--- Document text ---
--
When a project is opened within RStudio the following actions are taken:

A new R session is started

The .Rprofile, .RData file, and .Rhistory files in the project’s main directory are loaded

The current working directory is set to the project directory

Previously edited source documents are restored into editor tabs

Other RStudio settings (e.g. active tabs, splitter positions, etc.) are restored to where they were the last time the project was closed

A new R session is started: A fresh R session begins to guarantee that any variables, functions, and loaded packages from the previous session are cleared. This helps prevent any conflicts or issues that may have carried over from other projects or work.
The .Rprofile, .RData file, and .Rhistory files in the project’s main directory are loaded: These files preserve the state of your R environment. .Rprofile contains code that is run every time you start R, .RData saves the objects in your environment, and .Rhistory stores your command history. Loading these files ensures that your project’s environment and history are restored.
The current working directory is set to the project directory: This means that when you read or write files, RStudio will automatically look in the project directory, which saves you having to specify the full file path. It makes it much easier to run and manage your project’s files.
--
--- Collected data ---

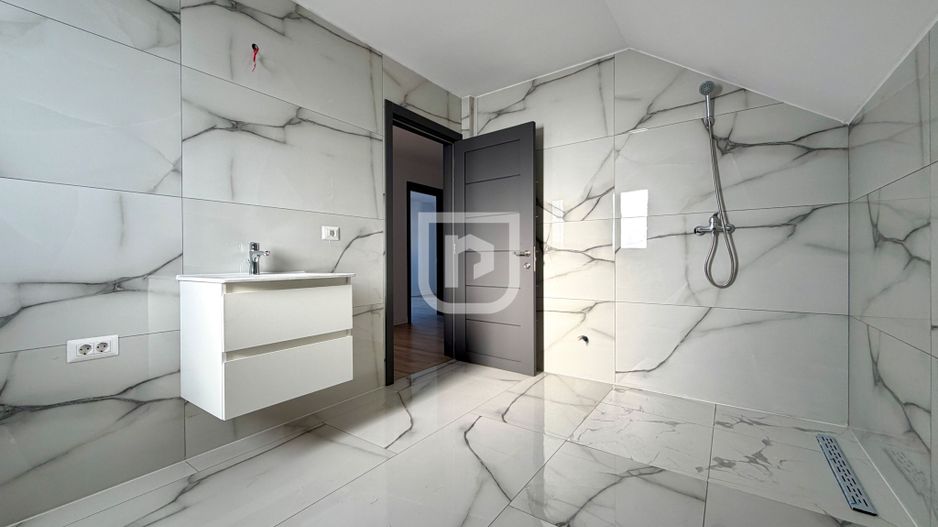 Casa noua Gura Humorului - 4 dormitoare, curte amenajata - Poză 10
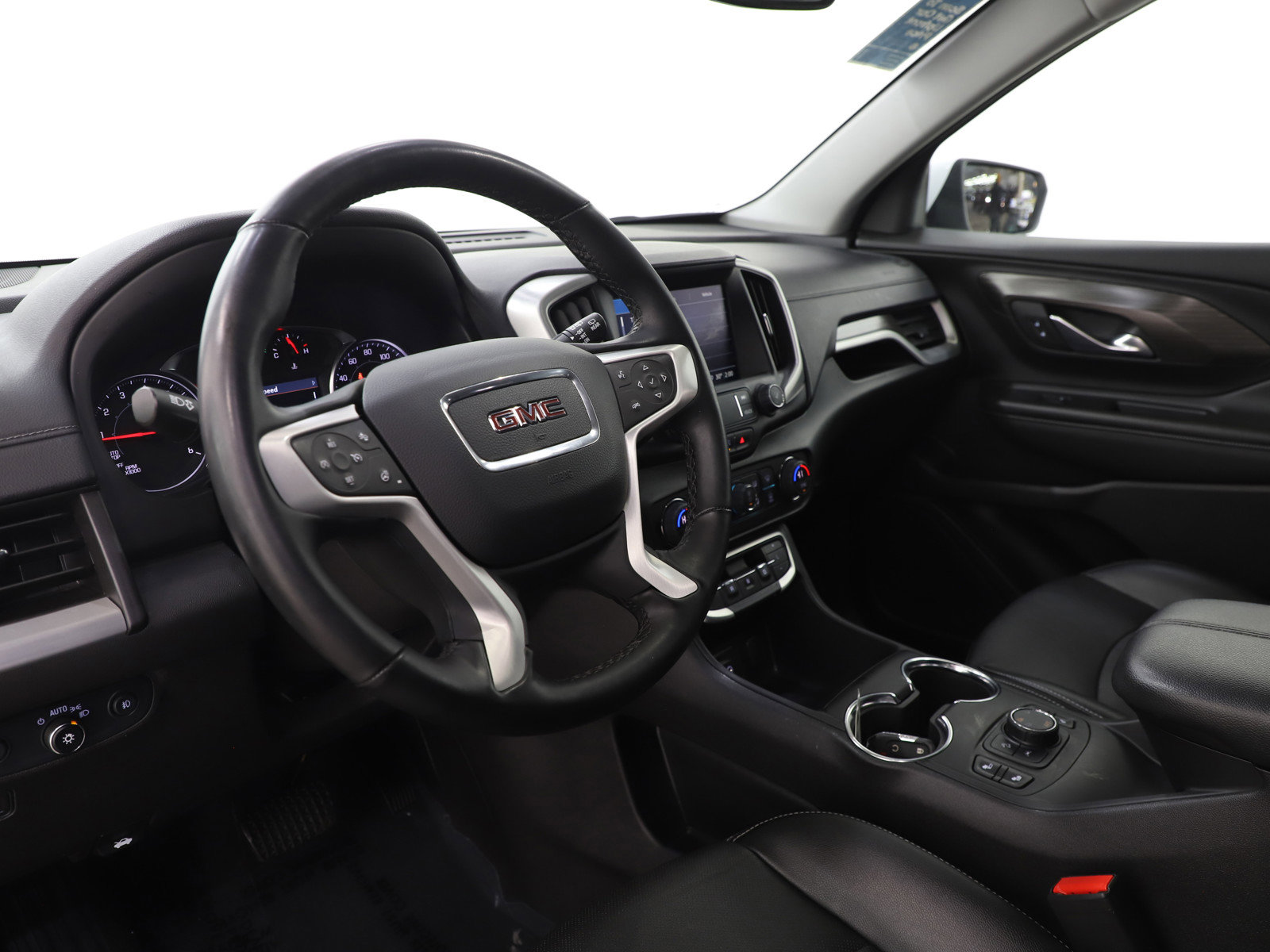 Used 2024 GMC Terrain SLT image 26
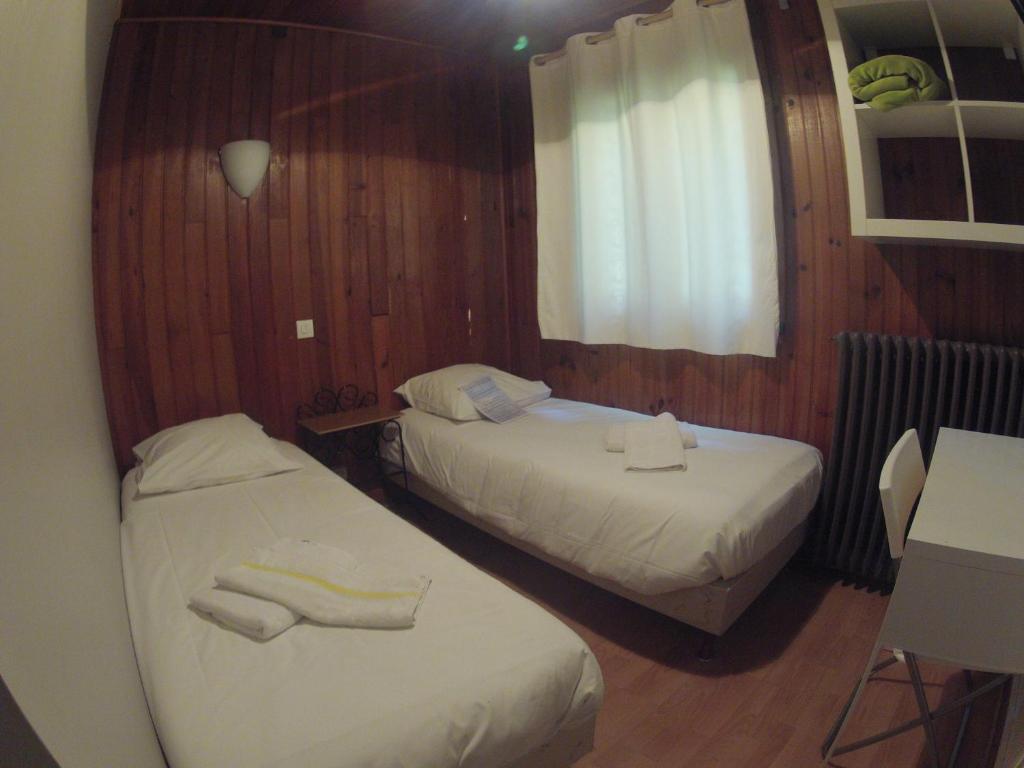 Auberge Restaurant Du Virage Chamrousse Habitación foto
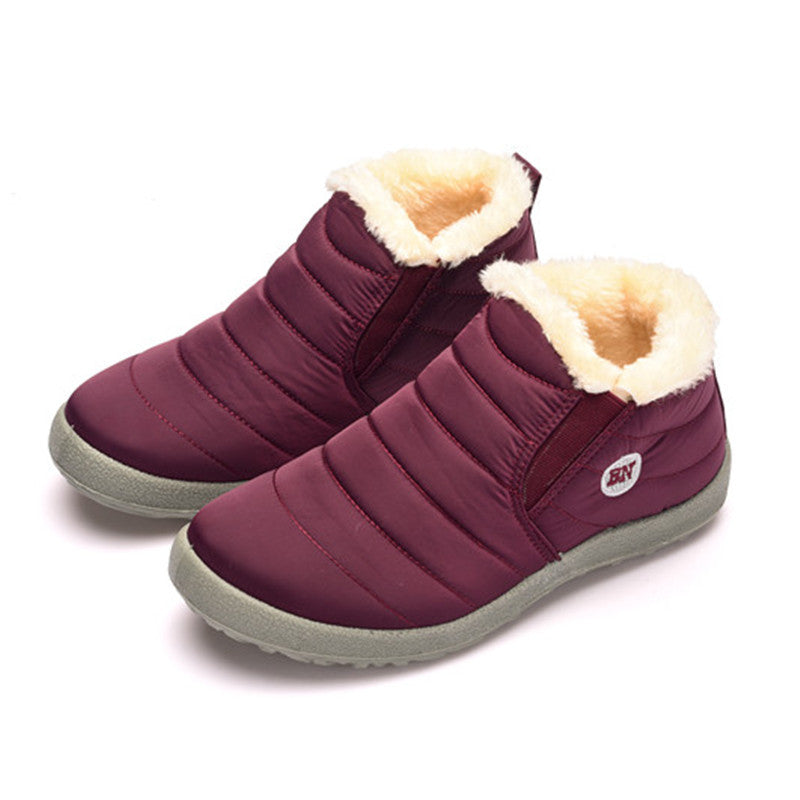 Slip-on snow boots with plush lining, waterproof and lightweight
--
--- Instructions ---
[a] Decide whether each statement agrees with the text on RStudio projects, answering yes or no and quoting the words from that text that settle it: (i) Opening a project sets the working directory to the project directory. (ii) The .Rhistory file saves the objects in your environment. (iii) Source documents edited earlier are restored into editor tabs.
[b] According to the text on RStudio projects, what does the .Rprofile file contain?
The data comes from a different source than the text on RStudio projects.

--- Answers by item number ---
[a]
(i) Yes: "The current working directory is set to the project directory"
(ii) No: ".RData saves the objects in your environment, and .Rhistory stores your command history"
(iii) Yes: "Previously edited source documents are restored into editor tabs"

[b] It contains code that is run every time you start R.